Stated exercise: Render the listing below as a Markdown table with the columns "No." and "Text", beginning at the line that contains "Which is closer" and continuing through the final line of the listing. Number each row, omit blank lines, and leave the pictures out.
# Record extracts start
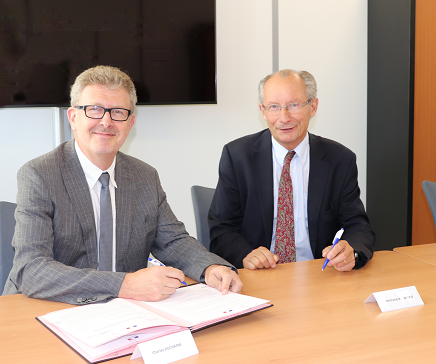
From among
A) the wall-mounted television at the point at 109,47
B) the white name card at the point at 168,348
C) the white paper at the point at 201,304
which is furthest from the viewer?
the wall-mounted television at the point at 109,47

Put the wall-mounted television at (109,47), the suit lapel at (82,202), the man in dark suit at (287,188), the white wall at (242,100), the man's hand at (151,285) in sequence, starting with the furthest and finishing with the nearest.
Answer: the white wall at (242,100)
the wall-mounted television at (109,47)
the man in dark suit at (287,188)
the suit lapel at (82,202)
the man's hand at (151,285)

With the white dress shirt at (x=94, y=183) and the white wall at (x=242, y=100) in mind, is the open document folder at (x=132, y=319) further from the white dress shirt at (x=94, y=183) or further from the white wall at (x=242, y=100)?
the white wall at (x=242, y=100)

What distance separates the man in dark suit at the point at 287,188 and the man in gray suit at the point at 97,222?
419mm

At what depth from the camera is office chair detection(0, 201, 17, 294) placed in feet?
5.90

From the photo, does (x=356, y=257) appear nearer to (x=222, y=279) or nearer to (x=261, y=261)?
(x=261, y=261)

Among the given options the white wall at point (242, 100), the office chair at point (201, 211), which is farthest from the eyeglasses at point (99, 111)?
the white wall at point (242, 100)

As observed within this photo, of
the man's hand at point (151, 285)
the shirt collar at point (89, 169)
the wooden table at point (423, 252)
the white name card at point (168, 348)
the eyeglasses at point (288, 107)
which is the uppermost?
the eyeglasses at point (288, 107)

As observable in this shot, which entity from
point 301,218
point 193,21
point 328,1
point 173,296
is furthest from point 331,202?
point 328,1

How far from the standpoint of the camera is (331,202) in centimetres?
228

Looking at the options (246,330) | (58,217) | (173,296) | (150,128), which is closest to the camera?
(246,330)

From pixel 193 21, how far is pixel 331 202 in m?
1.78

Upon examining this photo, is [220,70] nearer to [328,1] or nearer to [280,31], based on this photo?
[280,31]

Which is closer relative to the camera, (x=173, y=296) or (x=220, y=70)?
(x=173, y=296)

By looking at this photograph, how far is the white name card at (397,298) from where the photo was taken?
1.39 meters
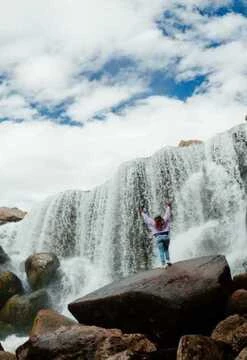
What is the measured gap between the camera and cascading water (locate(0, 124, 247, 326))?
2703cm

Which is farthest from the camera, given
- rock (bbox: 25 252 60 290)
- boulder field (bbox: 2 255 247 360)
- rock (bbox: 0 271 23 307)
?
rock (bbox: 25 252 60 290)

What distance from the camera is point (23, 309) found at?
# Record extracts end
Task response:
| No. | Text |
|---|---|
| 1 | Which is closer relative to the camera, (x=173, y=296) or (x=220, y=70)? |
| 2 | (x=173, y=296) |
| 3 | By looking at this photograph, how far is the white name card at (397,298) from where the photo was taken? |
| 4 | 1.39 meters |
| 5 | What is the measured gap between the camera and cascading water (locate(0, 124, 247, 326))? |
| 6 | 2703cm |
| 7 | Which is farthest from the camera, given |
| 8 | - rock (bbox: 25 252 60 290) |
| 9 | - boulder field (bbox: 2 255 247 360) |
| 10 | - rock (bbox: 0 271 23 307) |
| 11 | ? |
| 12 | rock (bbox: 25 252 60 290) |
| 13 | What distance from the camera is point (23, 309) found at? |